I was asked recently how I saw current legal developments in Europe affecting the work of incident response teams, so here’s a summary of my thoughts.
Understanding Data Protection law has always been a problem for incident response. Some of the information needed to detect and resolve incidents is personal data but laws are unclear and sometimes even contradictory on which. Fortunately there is now recognition in the amended Telecoms Privacy Directive and the draft Data Protection Regulation that detecting and responding to incidents are important tools in protecting privacy (if your computer has been compromised, so has your privacy) that need to be supported by the law. The proposed Regulation should reduce the differences in legal interpretations that cause concern when working across borders; it should also provide a clearer basis for working with teams outside Europe. Incidents rarely stay within a continent.

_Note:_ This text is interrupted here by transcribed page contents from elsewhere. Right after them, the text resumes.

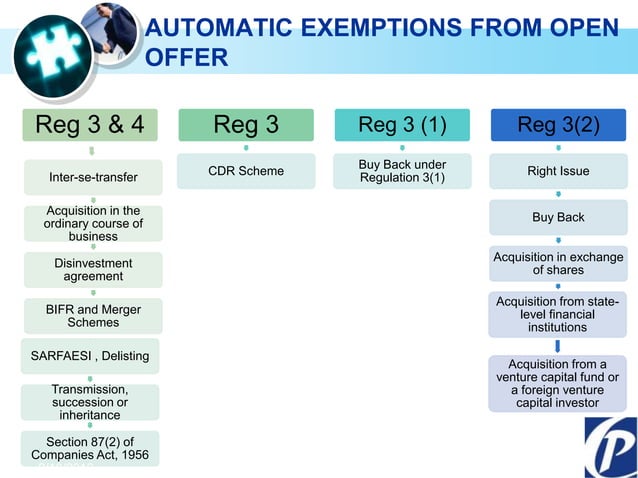 AUTOMATIC EXEMPTIONS FROM OPEN OFFER

Reg 3 & 4

Inter-se-transfer

Acquisition in the ordinary course of business

Disinvestment agreement

BIFR and Merger Schemes

SARFAESI , Delisting

Transmission, succession or inheritance

Section 87(2) of Companies Act, 1956

Reg 3

CDR Scheme

Reg 3 (1)

Buy Back under Regulation 3(1)

Reg 3(2)

Right Issue

Buy Back

Acquisition in exchange of shares

Acquisition from state-level financial institutions

Acquisition from a venture capital fund or a foreign venture capital investor

P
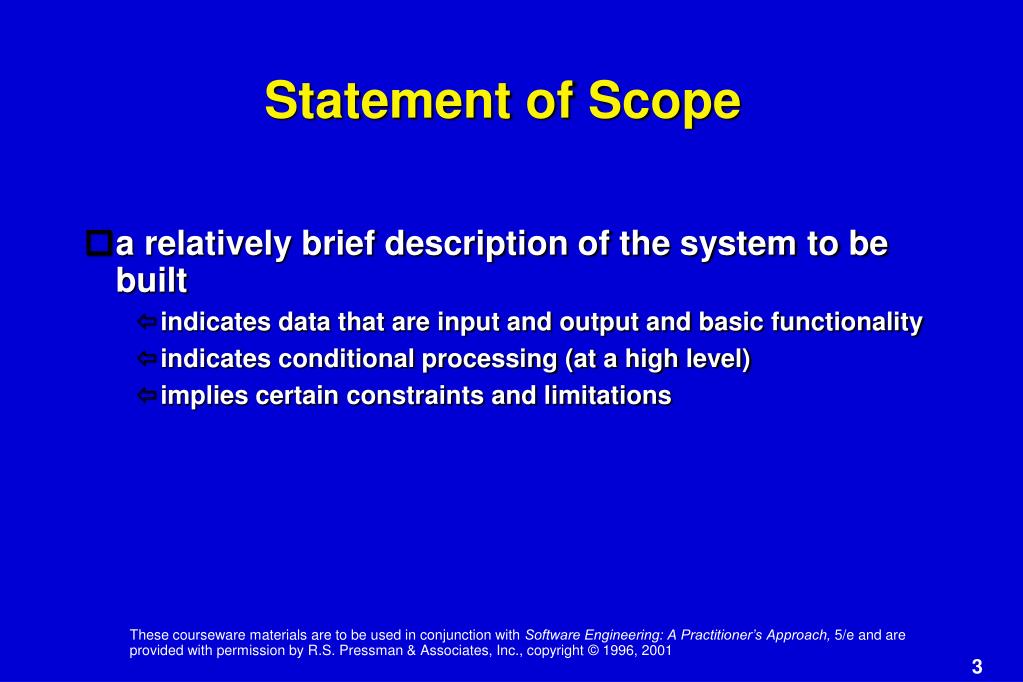 Statement of Scope

a relatively brief description of the system to be built

indicates data that are input and output and basic functionality

indicates conditional processing (at a high level)

implies certain constraints and limitations

These courseware materials are to be used in conjunction with Software Engineering: A Practitioner's Approach, 5/e and are provided with permission by R.S. Pressman & Associates, Inc., copyright © 1996, 2001

3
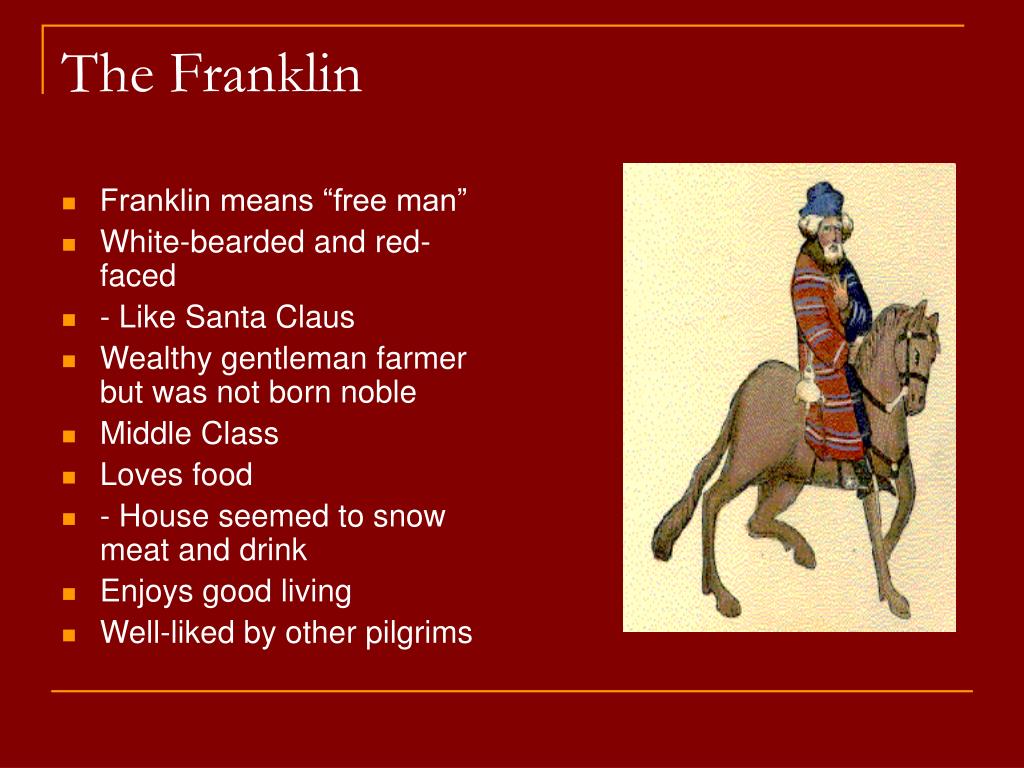 The Franklin

- Franklin means “free man”
- White-bearded and red-faced
- - Like Santa Claus
- Wealthy gentleman farmer but was not born noble
- Middle Class
- Loves food
- - House seemed to snow meat and drink
- Enjoys good living
- Well-liked by other pilgrims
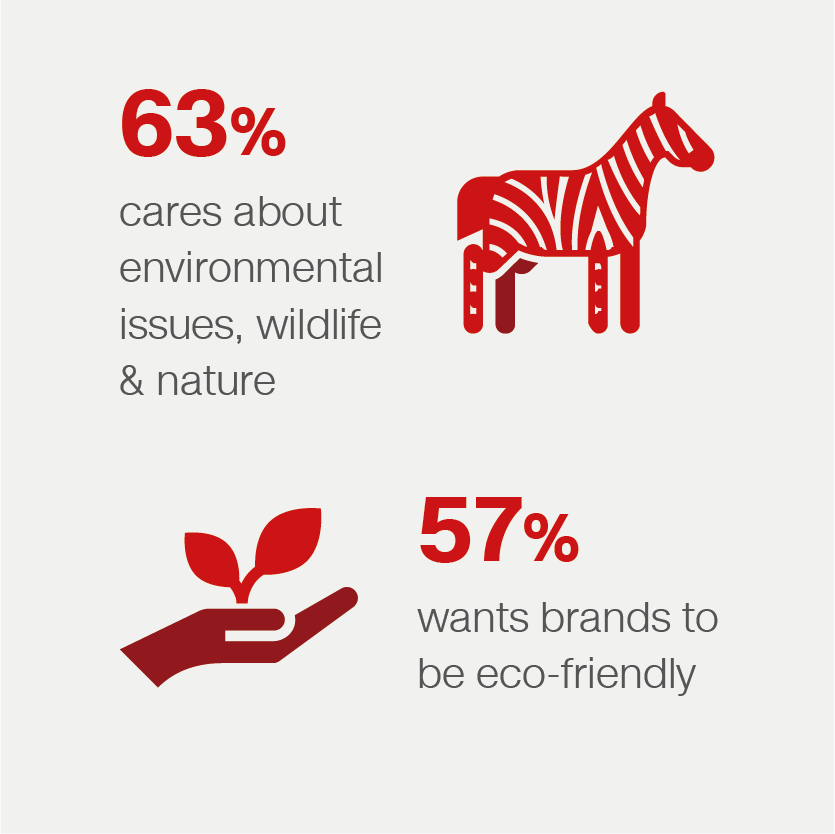 63%

cares about environmental issues, wildlife & nature

57%

wants brands to be eco-friendly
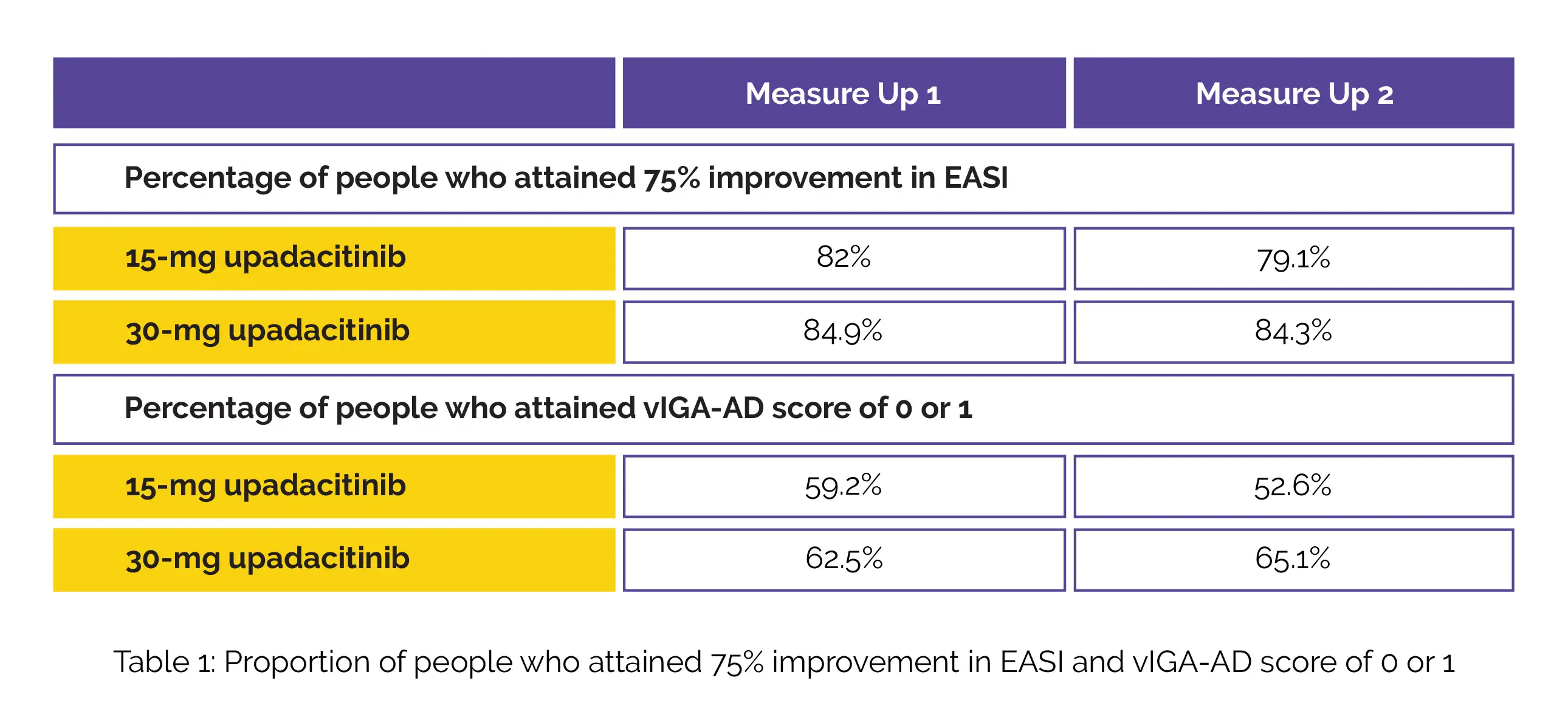 | | Measure Up 1 | Measure Up 2 |
|---|---|---|
| Percentage of people who attained 75% improvement in EASI | | |
| 15-mg upadacitinib | 82% | 79.1% |
| 30-mg upadacitinib | 84.9% | 84.3% |
| Percentage of people who attained vIGA-AD score of 0 or 1 | | |
| 15-mg upadacitinib | 59.2% | 52.6% |
| 30-mg upadacitinib | 62.5% | 65.1% |

Table 1: Proportion of people who attained 75% improvement in EASI and vIGA-AD score of 0 or 1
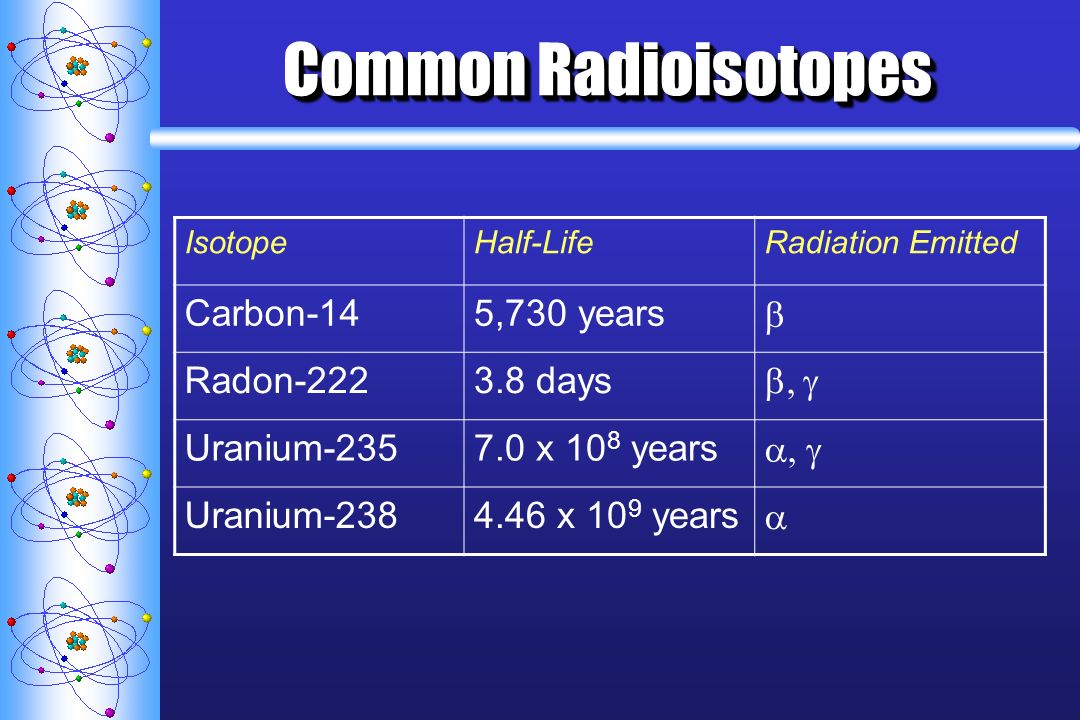 Common Radioisotopes

| Isotope | Half-Life | Radiation Emitted |
|---|---|---|
| Carbon-14 | 5,730 years | $\beta$ |
| Radon-222 | 3.8 days | $\beta, \gamma$ |
| Uranium-235 | 7.0 x $10^8$ years | $\alpha, \gamma$ |
| Uranium-238 | 4.46 x $10^9$ years | $\alpha$ |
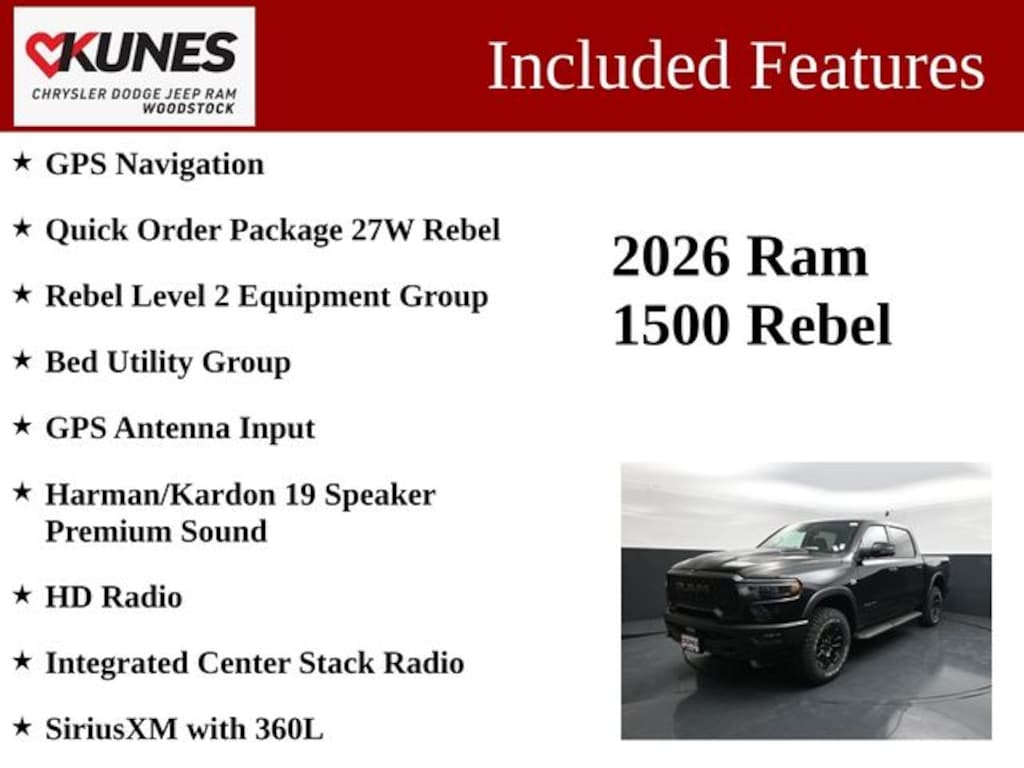 KUNES
CHRYSLER DODGE JEEP RAM
WOODSTOCK

Included Features

★ GPS Navigation

★ Quick Order Package 27W Rebel

★ Rebel Level 2 Equipment Group

★ Bed Utility Group

★ GPS Antenna Input

★ Harman/Kardon 19 Speaker Premium Sound

★ HD Radio

★ Integrated Center Stack Radio

★ SiriusXM with 360L

2026 Ram 1500 Rebel

RAM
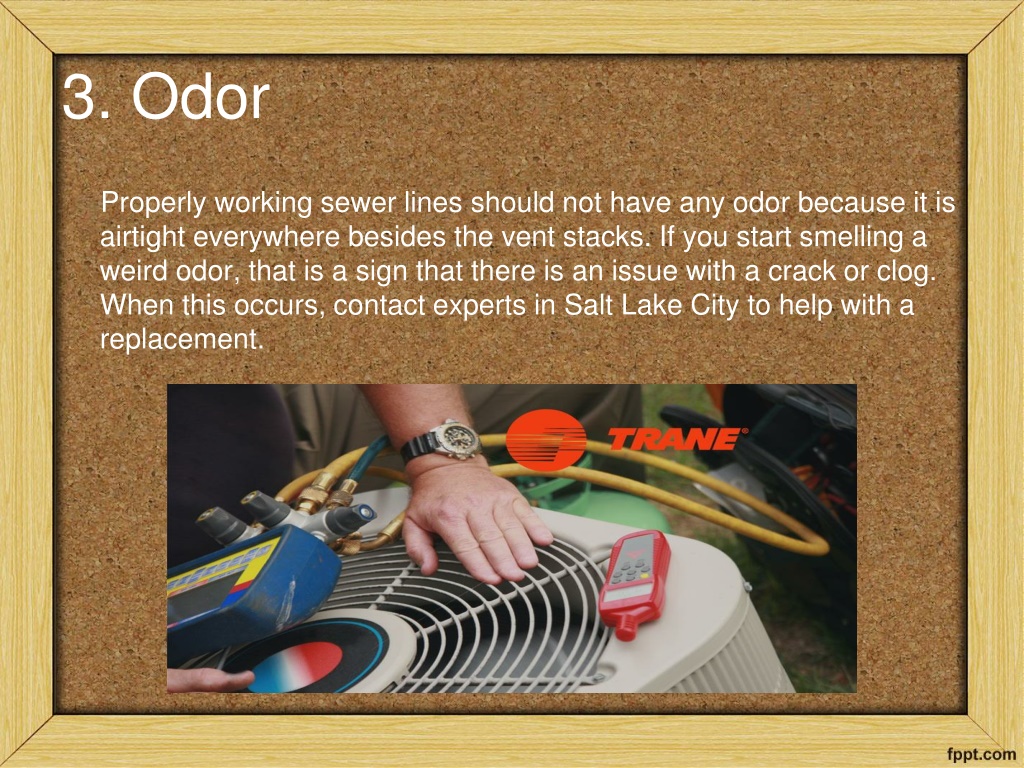 3. Odor

Properly working sewer lines should not have any odor because it is airtight everywhere besides the vent stacks. If you start smelling a weird odor, that is a sign that there is an issue with a crack or clog. When this occurs, contact experts in Salt Lake City to help with a replacement.

TRANE

fppt.com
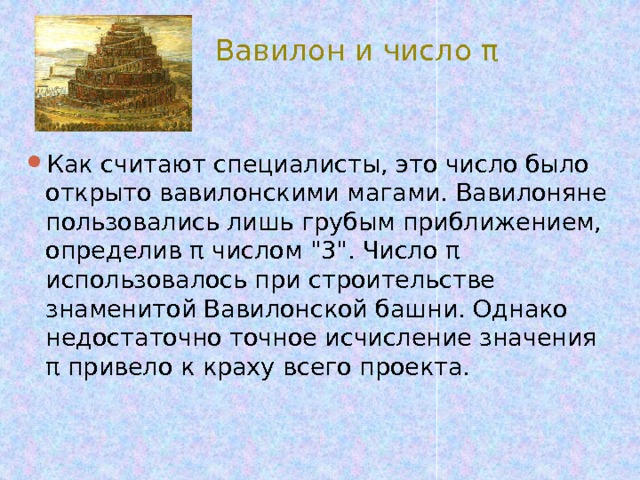 Вавилон и число π

Как считают специалисты, это число было открыто вавилонскими магами. Вавилоняне пользовались лишь грубым приближением, определив π числом "3". Число π использовалось при строительстве знаменитой Вавилонской башни. Однако недостаточно точное исчисление значения π привело к краху всего проекта.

One area where I do see potential problems is a trend to treat “national CERTs” (a term with many different definitions) as different in law. The reform of data protection law will continue the current special status of organisations involved in justice and home affairs, who will have different data protection rules from the rest of us. Some countries have gone as far as creating specific legislation to set out the powers of their national CERT. That could make it tricky to share information between the two types of CERT: if I have a particular duty to protect information and you don’t then it could be risky for me to share the information with you. One way to address this would be formal information sharing agreements to maintain the protection of information. I wouldn’t be surprised to see these becoming more common, especially as most national CERTs rely on others for a lot of their information about what is happening.
Finally there seems to be a very wide range of political opinions on what information network operators need to collect about their users. The Data Retention Directive, which requires public phone and data networks to keep call logs from their phone and e-mail services, became law in 2006 but a number of European countries have still not implemented it, or have had their implementations overturned by constitutional courts, on the grounds that it is a disproportionate interference with privacy. At the same time, successive UK Governments have proposed laws requiring networks to do much more than is already in the Directive. The Directive was supposed to solve the problem of different evidence retention practices; if anything those policies seem to be more diverse now than they were in 2005. It’s not clear whether these developments will increase the amount of information available to incident responders, leave it the same, or decrease it (if logs are now locked away in “law-enforcement only” containers). But adding confusion – for example “I have the information but don’t know if I can share it with you” – rarely helps.
So, on the whole, I’m reasonably positive, but there are still some things that need watching.